TEXT EXCERPT:

= = = = =

Me me me! I’m a judge!
I looooove cheesesteak!
Please pick me!
Me me me! I’m a judge!
I looooove cheesesteak!
Please pick me!
I must make a correction to my last statement. It wasn’t a phone call, it was an IM. I have the log. 
From Dictionary.com:
joke (jk)
n.
1.Something said or done to evoke laughter or amusement, especially an amusing story with a punch line.
2.A mischievous trick; a prank.
3.An amusing or ludicrous incident or situation
Or perhapse more accurately:
v. joked, jok·ing, jokes
v. intr.
1.To tell or play jokes; jest.
2.To speak in fun; be facetious.
Try reading that definition back to yourself, hon.
Double edge sword was definitely intended. 
Now that my challenge has been taken, I’ll do an honorable thing. Since I work in the damn restaurant, I’ll bring the stuff and save you the trouble of having to find it yourself, Dave.
If this were a crabcake contest, or even a crappy team contest, Dave, you would indeed have me beat. But it’s not. This is my specialty, baby! You don’t have a chance in hell.
And I too am curious as to what we have to work with. A griddle would be fantastic. If not, I’ll improvise. But I need to know so I can bring the appropriate tools.
And one last thing. We need to make sure there aren’t any kids around, since I am prone to tossing knives and spatulas. 
That’s all for now. I await the somewhat less than stiff competition.
Ah, I love the smell of testosterone in the morning…
::MsRobyn makes a mental note to stay out of the kitchen during AD’s turn. :eek: ::
Robin
NP, AD. I got all my stuff already, but Thx for the offer.
You do realize that you’re repeating the pep speach given to the guy who lost, don’t you?
Dave, if I don’t beat you I’ll wear a Ravens shirt/jersey/etc. all day long. And then I’ll kill myself.
Good thing I don’t have to worry about either.
Um, yeah. But he also won, too. [sub]Didn’t he?[/sub]
[quote]
Originally posted by Airman Doors, USAF
**Dave, if I don’t beat you I’ll wear a Ravens shirt/jersey/etc. all day long. And then I’ll kill myself.

= = = = =

SUPPLIED RECORDS:
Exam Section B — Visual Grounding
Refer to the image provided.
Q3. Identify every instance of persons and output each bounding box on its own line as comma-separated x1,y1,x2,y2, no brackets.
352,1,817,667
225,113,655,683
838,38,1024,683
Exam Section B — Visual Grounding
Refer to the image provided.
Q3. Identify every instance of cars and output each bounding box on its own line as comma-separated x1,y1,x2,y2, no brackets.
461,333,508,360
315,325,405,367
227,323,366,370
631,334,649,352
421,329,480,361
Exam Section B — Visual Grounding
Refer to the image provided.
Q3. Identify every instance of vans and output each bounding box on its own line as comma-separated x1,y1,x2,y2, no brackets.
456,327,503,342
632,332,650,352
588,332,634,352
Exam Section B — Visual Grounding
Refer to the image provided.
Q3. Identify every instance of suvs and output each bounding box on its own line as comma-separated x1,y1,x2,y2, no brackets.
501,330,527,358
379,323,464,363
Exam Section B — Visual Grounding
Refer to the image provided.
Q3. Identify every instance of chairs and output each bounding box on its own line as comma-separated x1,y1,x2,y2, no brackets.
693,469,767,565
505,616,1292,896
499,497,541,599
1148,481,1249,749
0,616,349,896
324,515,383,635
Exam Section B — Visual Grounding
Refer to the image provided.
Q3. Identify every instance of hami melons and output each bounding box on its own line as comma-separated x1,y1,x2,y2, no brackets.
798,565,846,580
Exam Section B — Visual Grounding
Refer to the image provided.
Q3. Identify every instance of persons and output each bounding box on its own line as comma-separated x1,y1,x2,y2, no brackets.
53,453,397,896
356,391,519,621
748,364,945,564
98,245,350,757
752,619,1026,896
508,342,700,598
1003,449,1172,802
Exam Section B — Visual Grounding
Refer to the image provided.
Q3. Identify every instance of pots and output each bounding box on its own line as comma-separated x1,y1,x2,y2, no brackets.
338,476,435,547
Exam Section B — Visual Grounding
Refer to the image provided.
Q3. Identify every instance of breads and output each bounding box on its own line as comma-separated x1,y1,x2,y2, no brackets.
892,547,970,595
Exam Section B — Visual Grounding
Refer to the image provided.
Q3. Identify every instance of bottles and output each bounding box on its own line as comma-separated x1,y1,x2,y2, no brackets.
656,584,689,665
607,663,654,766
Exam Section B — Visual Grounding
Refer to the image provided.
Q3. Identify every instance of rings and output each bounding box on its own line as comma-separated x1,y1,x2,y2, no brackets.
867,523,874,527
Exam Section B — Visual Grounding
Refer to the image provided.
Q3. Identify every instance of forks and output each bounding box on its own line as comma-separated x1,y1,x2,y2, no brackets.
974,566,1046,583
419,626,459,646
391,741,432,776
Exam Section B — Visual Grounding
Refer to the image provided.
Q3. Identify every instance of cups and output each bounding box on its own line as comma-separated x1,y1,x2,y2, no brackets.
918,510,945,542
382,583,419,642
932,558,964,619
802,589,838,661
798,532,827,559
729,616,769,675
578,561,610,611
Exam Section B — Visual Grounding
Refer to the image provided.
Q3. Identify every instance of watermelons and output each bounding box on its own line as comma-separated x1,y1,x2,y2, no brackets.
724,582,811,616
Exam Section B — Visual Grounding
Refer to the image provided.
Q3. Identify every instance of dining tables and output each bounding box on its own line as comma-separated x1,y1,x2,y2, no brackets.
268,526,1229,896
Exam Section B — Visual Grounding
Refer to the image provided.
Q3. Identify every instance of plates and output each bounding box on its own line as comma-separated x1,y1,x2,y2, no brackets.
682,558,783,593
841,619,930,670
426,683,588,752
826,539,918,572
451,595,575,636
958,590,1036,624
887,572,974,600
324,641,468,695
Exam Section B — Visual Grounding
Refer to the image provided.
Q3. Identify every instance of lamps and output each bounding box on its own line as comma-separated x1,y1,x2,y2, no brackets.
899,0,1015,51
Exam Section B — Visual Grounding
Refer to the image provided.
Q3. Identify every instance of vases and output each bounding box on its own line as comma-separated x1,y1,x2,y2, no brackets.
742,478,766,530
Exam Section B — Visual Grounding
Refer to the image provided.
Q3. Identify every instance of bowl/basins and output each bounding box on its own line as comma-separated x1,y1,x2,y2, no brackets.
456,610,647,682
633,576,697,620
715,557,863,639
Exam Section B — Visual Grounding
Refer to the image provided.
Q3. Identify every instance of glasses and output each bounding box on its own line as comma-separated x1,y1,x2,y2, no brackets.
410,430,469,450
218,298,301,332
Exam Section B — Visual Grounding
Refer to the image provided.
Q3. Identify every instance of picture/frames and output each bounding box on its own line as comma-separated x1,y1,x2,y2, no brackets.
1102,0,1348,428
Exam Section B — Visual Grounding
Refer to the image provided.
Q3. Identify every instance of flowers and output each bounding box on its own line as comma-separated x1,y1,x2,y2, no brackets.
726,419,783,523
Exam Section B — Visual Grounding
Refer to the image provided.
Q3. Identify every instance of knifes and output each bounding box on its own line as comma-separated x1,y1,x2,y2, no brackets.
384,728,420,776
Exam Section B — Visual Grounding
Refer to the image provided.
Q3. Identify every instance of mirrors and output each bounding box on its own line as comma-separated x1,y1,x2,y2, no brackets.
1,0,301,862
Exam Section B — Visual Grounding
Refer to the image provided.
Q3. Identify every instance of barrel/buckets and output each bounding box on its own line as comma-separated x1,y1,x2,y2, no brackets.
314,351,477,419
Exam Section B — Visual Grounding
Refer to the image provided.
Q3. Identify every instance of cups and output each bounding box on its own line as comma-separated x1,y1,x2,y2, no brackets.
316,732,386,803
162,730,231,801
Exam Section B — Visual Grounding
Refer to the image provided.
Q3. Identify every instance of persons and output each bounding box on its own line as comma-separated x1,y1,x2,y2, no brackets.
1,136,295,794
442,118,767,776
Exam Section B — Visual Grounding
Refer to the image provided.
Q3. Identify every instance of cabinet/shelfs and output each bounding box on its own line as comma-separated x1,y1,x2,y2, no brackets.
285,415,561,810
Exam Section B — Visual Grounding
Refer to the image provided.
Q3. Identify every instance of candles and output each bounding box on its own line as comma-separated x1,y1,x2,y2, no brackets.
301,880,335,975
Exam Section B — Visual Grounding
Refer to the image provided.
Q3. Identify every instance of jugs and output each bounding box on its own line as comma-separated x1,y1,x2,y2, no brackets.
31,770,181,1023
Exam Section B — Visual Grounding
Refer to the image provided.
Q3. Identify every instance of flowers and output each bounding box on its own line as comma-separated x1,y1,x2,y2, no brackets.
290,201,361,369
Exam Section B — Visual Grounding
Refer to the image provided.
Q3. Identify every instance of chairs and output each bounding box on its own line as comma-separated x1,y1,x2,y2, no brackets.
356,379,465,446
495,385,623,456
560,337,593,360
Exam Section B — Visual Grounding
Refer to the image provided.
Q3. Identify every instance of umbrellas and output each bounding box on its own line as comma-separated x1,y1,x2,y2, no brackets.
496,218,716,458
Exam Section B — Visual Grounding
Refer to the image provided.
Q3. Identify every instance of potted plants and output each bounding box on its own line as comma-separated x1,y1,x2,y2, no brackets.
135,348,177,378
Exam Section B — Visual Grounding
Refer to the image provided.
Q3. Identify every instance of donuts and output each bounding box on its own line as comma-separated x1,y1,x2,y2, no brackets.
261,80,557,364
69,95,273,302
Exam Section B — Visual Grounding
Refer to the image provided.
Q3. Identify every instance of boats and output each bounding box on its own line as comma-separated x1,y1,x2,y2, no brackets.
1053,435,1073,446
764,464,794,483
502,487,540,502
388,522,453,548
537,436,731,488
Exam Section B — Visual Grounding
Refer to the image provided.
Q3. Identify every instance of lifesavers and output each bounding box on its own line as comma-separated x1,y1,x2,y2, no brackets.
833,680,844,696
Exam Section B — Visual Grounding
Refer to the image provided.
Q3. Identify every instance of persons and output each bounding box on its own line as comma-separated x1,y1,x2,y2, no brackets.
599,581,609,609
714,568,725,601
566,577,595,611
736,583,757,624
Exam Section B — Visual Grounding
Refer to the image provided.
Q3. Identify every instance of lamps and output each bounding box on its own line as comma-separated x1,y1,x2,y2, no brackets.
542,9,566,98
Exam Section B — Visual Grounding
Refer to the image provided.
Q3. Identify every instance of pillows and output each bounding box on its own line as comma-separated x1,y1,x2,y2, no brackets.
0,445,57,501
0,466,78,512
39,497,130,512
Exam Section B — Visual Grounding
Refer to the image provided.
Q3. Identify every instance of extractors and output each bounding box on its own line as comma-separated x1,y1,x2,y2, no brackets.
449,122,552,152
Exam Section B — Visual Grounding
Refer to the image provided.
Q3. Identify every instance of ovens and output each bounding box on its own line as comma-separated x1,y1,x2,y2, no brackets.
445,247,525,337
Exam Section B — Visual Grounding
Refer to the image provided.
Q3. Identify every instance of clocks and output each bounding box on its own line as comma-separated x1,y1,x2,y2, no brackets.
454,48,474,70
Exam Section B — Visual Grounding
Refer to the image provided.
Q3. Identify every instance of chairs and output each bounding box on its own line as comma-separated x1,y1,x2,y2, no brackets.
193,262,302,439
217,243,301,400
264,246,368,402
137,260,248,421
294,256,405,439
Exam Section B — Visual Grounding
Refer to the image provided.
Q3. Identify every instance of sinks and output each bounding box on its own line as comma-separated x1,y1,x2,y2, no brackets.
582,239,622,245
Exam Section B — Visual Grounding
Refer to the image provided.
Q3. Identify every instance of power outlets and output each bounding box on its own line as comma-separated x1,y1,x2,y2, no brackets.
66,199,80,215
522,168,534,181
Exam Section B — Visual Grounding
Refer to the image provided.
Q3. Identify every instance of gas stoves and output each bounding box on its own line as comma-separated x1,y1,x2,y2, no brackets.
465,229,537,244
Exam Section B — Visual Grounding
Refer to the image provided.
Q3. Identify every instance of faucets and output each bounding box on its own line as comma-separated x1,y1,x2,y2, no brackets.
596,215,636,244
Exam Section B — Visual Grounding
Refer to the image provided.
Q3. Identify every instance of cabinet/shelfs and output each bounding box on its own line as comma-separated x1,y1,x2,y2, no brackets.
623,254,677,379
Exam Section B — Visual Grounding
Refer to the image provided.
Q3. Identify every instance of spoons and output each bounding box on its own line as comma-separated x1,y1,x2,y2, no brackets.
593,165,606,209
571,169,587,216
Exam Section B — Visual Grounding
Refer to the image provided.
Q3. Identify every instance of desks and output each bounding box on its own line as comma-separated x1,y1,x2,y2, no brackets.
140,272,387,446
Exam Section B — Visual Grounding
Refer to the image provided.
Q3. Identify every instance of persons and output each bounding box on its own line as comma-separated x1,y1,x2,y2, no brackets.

= = = = =

GIVEN PROBLEM 1: Quote the cheesesteak forum thread above word for word. Begin at "2.A mischievous trick;" and stop after "was definitely intended.".
GIVEN PROBLEM 2: List each meaning of "joke" as a noun that the cheesesteak forum thread gives from Dictionary.com.
GIVEN PROBLEM 3: In the cheesesteak forum thread, which items does the writer admit to being prone to tossing?

WORKED ANSWER 1:
2.A mischievous trick; a prank.
3.An amusing or ludicrous incident or situation
Or perhapse more accurately:
v. joked, jok·ing, jokes
v. intr.
1.To tell or play jokes; jest.
2.To speak in fun; be facetious.
Try reading that definition back to yourself, hon.
Double edge sword was definitely intended.

WORKED ANSWER 2:
1. Something said or done to evoke laughter or amusement, especially an amusing story with a punch line
2. A mischievous trick; a prank
3. An amusing or ludicrous incident or situation

WORKED ANSWER 3: Knives and spatulas.